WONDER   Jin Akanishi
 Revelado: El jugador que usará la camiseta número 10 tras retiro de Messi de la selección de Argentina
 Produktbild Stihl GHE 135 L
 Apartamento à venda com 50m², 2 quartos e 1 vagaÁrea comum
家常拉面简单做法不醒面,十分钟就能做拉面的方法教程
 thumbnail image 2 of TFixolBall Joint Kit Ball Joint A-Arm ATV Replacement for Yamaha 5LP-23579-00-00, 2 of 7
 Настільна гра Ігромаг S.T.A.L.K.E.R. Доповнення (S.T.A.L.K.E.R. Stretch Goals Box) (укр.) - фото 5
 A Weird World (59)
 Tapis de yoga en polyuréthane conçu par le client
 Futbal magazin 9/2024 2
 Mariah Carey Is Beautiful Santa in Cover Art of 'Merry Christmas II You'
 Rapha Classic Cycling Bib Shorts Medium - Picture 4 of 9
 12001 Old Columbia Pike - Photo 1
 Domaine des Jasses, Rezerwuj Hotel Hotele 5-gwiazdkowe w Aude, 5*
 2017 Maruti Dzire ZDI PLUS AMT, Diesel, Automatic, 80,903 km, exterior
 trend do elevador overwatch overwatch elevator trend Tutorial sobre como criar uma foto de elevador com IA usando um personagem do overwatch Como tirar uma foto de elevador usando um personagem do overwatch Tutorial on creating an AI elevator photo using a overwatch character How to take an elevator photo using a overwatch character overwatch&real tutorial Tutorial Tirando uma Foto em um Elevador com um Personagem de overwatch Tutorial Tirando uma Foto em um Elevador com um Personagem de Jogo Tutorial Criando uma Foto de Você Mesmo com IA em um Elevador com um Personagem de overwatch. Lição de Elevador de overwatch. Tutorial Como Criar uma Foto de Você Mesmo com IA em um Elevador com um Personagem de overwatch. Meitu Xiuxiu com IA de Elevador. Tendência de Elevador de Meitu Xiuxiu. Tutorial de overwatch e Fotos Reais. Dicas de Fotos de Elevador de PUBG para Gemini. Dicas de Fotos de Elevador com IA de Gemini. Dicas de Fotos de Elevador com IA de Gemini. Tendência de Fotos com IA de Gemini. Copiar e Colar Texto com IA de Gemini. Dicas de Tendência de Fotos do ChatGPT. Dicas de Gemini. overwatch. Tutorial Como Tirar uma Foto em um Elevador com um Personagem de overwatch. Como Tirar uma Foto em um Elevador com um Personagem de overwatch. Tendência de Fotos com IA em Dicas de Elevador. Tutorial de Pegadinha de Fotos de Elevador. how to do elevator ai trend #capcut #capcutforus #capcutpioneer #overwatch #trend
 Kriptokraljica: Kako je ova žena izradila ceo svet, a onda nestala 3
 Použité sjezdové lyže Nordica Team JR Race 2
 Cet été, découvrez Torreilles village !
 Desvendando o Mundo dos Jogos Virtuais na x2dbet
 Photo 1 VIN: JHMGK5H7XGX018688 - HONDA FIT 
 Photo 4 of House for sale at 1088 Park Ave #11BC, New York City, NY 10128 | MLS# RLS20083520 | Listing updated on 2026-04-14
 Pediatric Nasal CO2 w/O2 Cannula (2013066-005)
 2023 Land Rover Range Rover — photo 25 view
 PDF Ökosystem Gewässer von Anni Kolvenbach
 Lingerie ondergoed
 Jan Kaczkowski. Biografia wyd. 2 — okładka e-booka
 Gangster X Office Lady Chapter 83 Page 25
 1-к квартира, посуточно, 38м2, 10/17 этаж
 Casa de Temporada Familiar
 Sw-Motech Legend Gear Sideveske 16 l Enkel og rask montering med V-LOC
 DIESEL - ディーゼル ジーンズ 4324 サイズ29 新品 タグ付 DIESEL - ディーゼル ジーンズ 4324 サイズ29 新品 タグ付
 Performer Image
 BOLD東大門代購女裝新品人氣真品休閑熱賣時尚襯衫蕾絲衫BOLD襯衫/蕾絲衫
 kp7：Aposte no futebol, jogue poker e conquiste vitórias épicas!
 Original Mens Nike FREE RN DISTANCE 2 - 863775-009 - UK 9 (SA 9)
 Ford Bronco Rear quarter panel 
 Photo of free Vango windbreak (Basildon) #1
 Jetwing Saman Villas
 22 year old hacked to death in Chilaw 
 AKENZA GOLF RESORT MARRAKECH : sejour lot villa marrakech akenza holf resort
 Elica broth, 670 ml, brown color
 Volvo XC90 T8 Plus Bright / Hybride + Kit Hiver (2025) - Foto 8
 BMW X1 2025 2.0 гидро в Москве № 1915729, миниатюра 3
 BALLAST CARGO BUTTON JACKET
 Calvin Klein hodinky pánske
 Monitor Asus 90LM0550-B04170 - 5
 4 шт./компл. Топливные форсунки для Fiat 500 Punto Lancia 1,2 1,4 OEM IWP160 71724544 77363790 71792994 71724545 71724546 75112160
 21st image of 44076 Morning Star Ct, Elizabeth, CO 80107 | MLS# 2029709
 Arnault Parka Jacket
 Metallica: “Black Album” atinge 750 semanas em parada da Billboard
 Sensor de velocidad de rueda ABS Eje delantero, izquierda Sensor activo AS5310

[What the task requires] Give back the records above exactly, limited to the lines between the one holding "PDF Ökosystem Gewässer von Anni Kolvenbach" and the one holding "22 year old hacked to death in Chilaw", inclusive.

[Answer box]
 PDF Ökosystem Gewässer von Anni Kolvenbach
 Lingerie ondergoed
 Jan Kaczkowski. Biografia wyd. 2 — okładka e-booka
 Gangster X Office Lady Chapter 83 Page 25
 1-к квартира, посуточно, 38м2, 10/17 этаж
 Casa de Temporada Familiar
 Sw-Motech Legend Gear Sideveske 16 l Enkel og rask montering med V-LOC
 DIESEL - ディーゼル ジーンズ 4324 サイズ29 新品 タグ付 DIESEL - ディーゼル ジーンズ 4324 サイズ29 新品 タグ付
 Performer Image
 BOLD東大門代購女裝新品人氣真品休閑熱賣時尚襯衫蕾絲衫BOLD襯衫/蕾絲衫
 kp7：Aposte no futebol, jogue poker e conquiste vitórias épicas!
 Original Mens Nike FREE RN DISTANCE 2 - 863775-009 - UK 9 (SA 9)
 Ford Bronco Rear quarter panel 
 Photo of free Vango windbreak (Basildon) #1
 Jetwing Saman Villas
 22 year old hacked to death in Chilaw 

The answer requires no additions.